After complaining about this for a couple of years, I was assured by HMCTS in November 2018 that the “branding” would be changed — although the web pages would continue to use the government’s preferred fonts and styles.

What court services in England and Wales need is a logo. These are notoriously difficult to design, which may be why the CRT has chosen one that that has no obvious meaning or symbolism. But it is important that litigants know that the body that they are engaging with is a court. Every page for which HM Courts and Tribunals Service is responsible should make that clear.

More generally, I regard clarity and dignity as more appropriate than overfriendliness. Online courts should provide help at all stages for those unfamiliar with litigation. But they must take care not to appear patronising.

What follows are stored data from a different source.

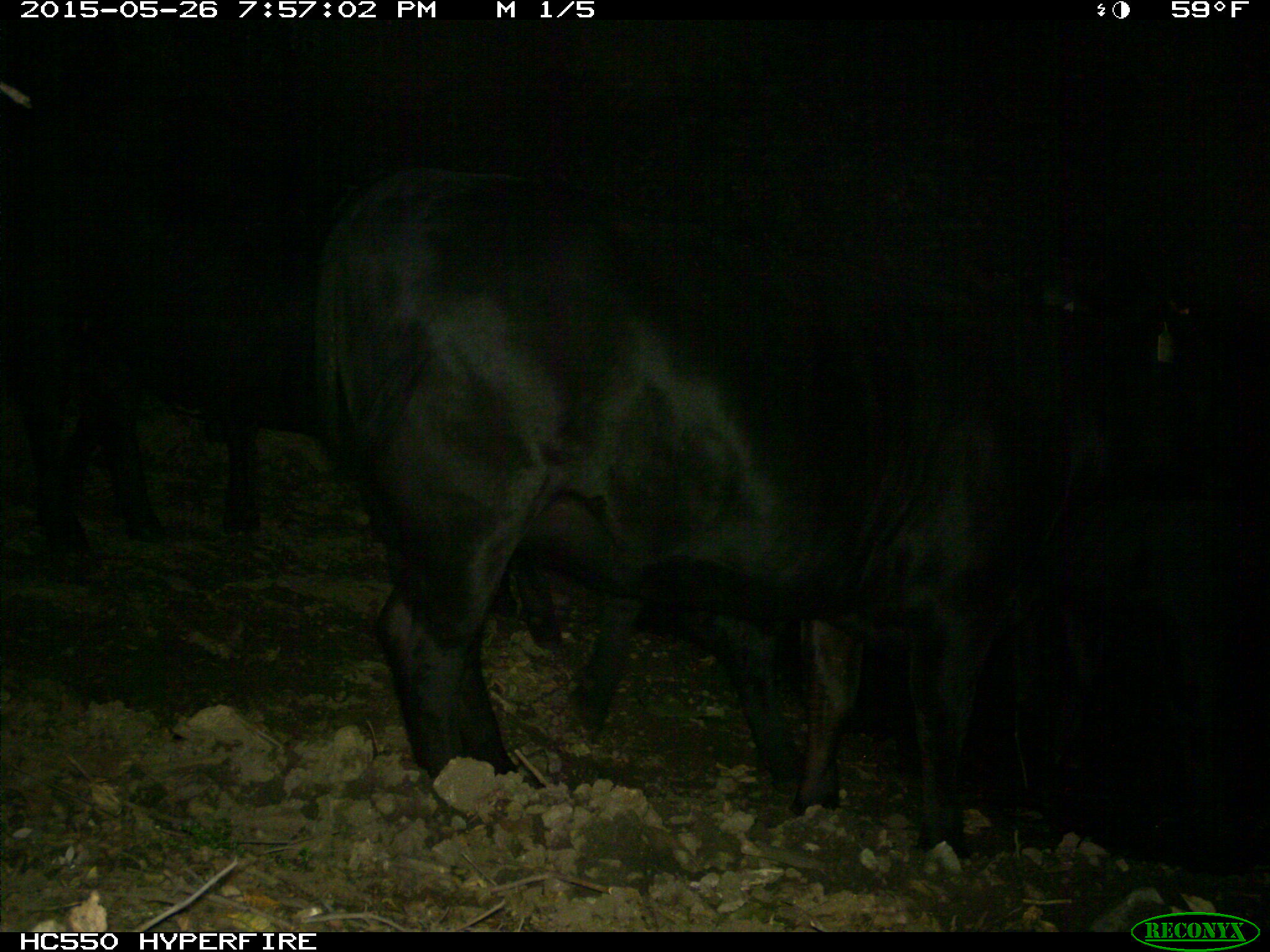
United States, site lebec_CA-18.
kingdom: Animalia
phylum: Chordata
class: Mammalia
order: Artiodactyla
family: Bovidae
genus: Bos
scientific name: Bos taurus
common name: domestic cow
Bos taurus (domestic cow).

Users are likely to be particularly confused when they discover that they are being encouraged to settle their disputes rather than litigate them. That’s not what you go to court for, some might say. In British Columbia, the clue is in the title: if it’s called the civil resolution tribunal, its aim must be to resolve claims — not necessarily to decide them. No such clue has been provided for those who will use online courts in England and Wales.

If courts are becoming mediators, where does that leave the judges? Hazel Genn quotes,14 with approval, concerns raised by Professor Judith Resnik:

The foundation of the authority of judges is that their power to impose judgment comes from the structure of adjudication, its constraints, and its public character. If the task of adjudication is replaced with that of shepherding parties toward private conciliation, the independence of judges becomes a goal without a purpose or a constraint. The result is the decline of adjudication’s potential to serve and to support democracies.15

The answer to this concern must be to separate the roles of mediator and adjudicator within the court structure.

Earlier in this paper I discussed the difficulties of litigant engagement by video link in criminal and immigration cases. If justice is to be done, it is essential to engage the attention of the person facing criminal charges or deportation.

Although video links are used for preliminary hearings and appeals in the criminal courts of England and Wales, defendants are usually present in court while on trial. An exception was made for Barry Bennell, a former football coach whose trial on sexual abuse charges opened in January 2018. He appeared by video link. The jury was told that this was because of an illness that required him to be fed through a tube.16

Hazel Genn has also written about the implications of procedural changes — such the iterative process favoured by Sir Ernest Ryder, the senior president of tribunals. This means the parties will no longer be at the same place at the same time. Indeed, they will not even be in different places at the same time. Instead, they will be in different places at different times.

As I understand the way this is meant to work, one side will make written submissions to the tribunal. The tribunal judge will then invite the other parties to respond. This process will continue until the judge has all the evidence needed to decide the case.

Hazel Genn thinks this may lead to more efficient and, indeed, more accurate decision-making:17

Indeed, it has recently been suggested that asynchronous processes help unrepresented parties, who are often flummoxed at hearings by allowing them to amend as they go along.18 But it shifts the balance of responsibility, impacts the independence of the judge and increases the scope for bias. Moving to a sequential, iterative process of determination at the same time as transferring to online communication introduces quite a few simultaneous changes to traditional process.

These changes will require careful thought and their effectiveness must be properly researched.

So long as the fees are not too high, more people are likely to use online courts than have used traditional courts in the past. Users will no longer be deterred by the huge cost of legal fees. On that basis, the introduction of online courts in England and Wales is likely to increase litigant engagement. And that must surely be in the interests of justice.